This op-ed originally appeared in Variety.

You can never have too many allies, especially when some are the biggest entertainers on the planet.

I witnessed that in the aftermath of Feb. 14, 2018, when a gunman rampaged through Marjory Stoneman Douglas High School in Parkland, Fla., and murdered 17 people.

I was a member of Congress then and Parkland was in my district. The futile attempts to comprehend this heinous act, and the hours of hugs and tears, soon gave way to anger. That was channeled by student survivors just five weeks after the shootings to organize March for Our Lives rallies across the country.

Dozens of stars, including Lady Gaga, Amy Schumer and Lin-Manuel Miranda, elevated the rallies with their presence and some, like George Clooney, Oprah Winfrey and Steven Spielberg, with generous donations. Their presence and passion — matched by an indefatigable group of student activists — ushered in a wave of gun safety reforms across the U.S.

The A-listers came because they cared. They certainly didn’t need the publicity. I had seen this before on other issues I worked on including food insecurity, eating disorders and animal cruelty. The interest frome celebrities was not performative, but genuine and sustained.

I think back to those moments in my current role as CEO of American Jewish Committee (AJC), where combating antisemitism has been a top priority for 117 years. At a time when anti-Jewish hatred is on the rise across the globe, this scourge has not gone unnoticed by creators, networks and studios.

In April, I was part of an antisemitism panel at CAA along with second gentleman Doug Emhoff and CAA co-chair Richard Lovett. The room was filled with top agents and studio executives who were curious and engaged.

Everyone agrees there needs to be a zero-tolerance approach to antisemitism in the entertainment industry. But sometimes actions are taken without antisemitic intent that may still be harmful to the Jewish community. Here are three ways to avoid that:

 Ensure Jews are afforded the same standard as other ethnic and religious groups. The creative community has gone to great lengths to accurately portray communities of color. Jewish characters and themes should get the same treatment.

Realize that Jews are not a monolith. We’re on both ends of the political spectrum. We’re rich and poor. And we’re not all from Europe. As many as 15% of Jews identify as persons of color. Reflect that in the artists you hire and the stories they tell.

Call out anti-Jewish hatred for what it is. Don’t minimize antisemitic incidents. Jewish employees and their fears and concerns need to be seen and heard.

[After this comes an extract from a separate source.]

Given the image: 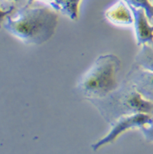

Those steps may not be apparent to some. But when we raise them, time and again we have  found a willingness to listen. It’s another reason I value my relationships with creators and why their commitment to change becomes that much more noticeable when they speak up when one of their peers puts the Jewish community at risk. 

Shortly after I joined AJC a year ago, Kanye West’s bile rained down on us. His threat to go “death con 3 on Jewish people,” was ignorant but could not be ignored, especially with 49 million online followers. Among them were members of the antisemitic hate group Goyim Defense League, who hung a banner over the 405 freeway in Los Angeles that read, “Kanye Is Right About the Jews,” while giving the Nazi salute. Just as troubling as this odious act were the thousands who praised Kanye in YouTube comments on KTTV’s story about the banner.

The hate is real, as is what it could lead to. Online is where white supremacists find kindred spirits. The tropes and conspiracy theories that fuel their hatred propelled the gunmen who perpetrated mass shootings in places like Buffalo, N.Y.; El Paso, Texas; Jacksonville, Fla.; and the Tree of Life synagogue in Pittsburgh, Pa.

The latest AJC State of Antisemitism in America report found 69% of more than 1,500 American Jews surveyed had been the target of online antisemitism or had seen it online in the last year. That number jumped to 85% for Jewish adults under 30.

For those of you who live a lot of your lives on your phones or try to hit that sweet spot on social media to sell tickets, figures like that should be alarming. But conversely, the online megaphones of influencers offer a forum to attack antisemitism and, in your own voices, talk about what it is and why you stand in support of the Jewish community in the face of this hatred. 

Now is also a great time to become familiar with the U.S. National Strategy to Counter Antisemitism, released by the White House in May. Among its list of more than 200 action items, it calls on creators to ensure content is devoid of stereotypes and misinformation about Jews and Jewish culture, and it encourages DEI training to include information about the Jewish community and antisemitism.

AJC has formed a task force to ensure the recommendations in this strategy are implemented. We’ve already done antisemitism training for many entertainment companies and look forward to more fruitful collaborations with the entertainment community. 

I have seen what you can do when you lean in and lead with your heart. When it comes to antisemitism, there has never been a better time to flip the script to safeguard the Jewish community and strengthen our broader society overall. Join us!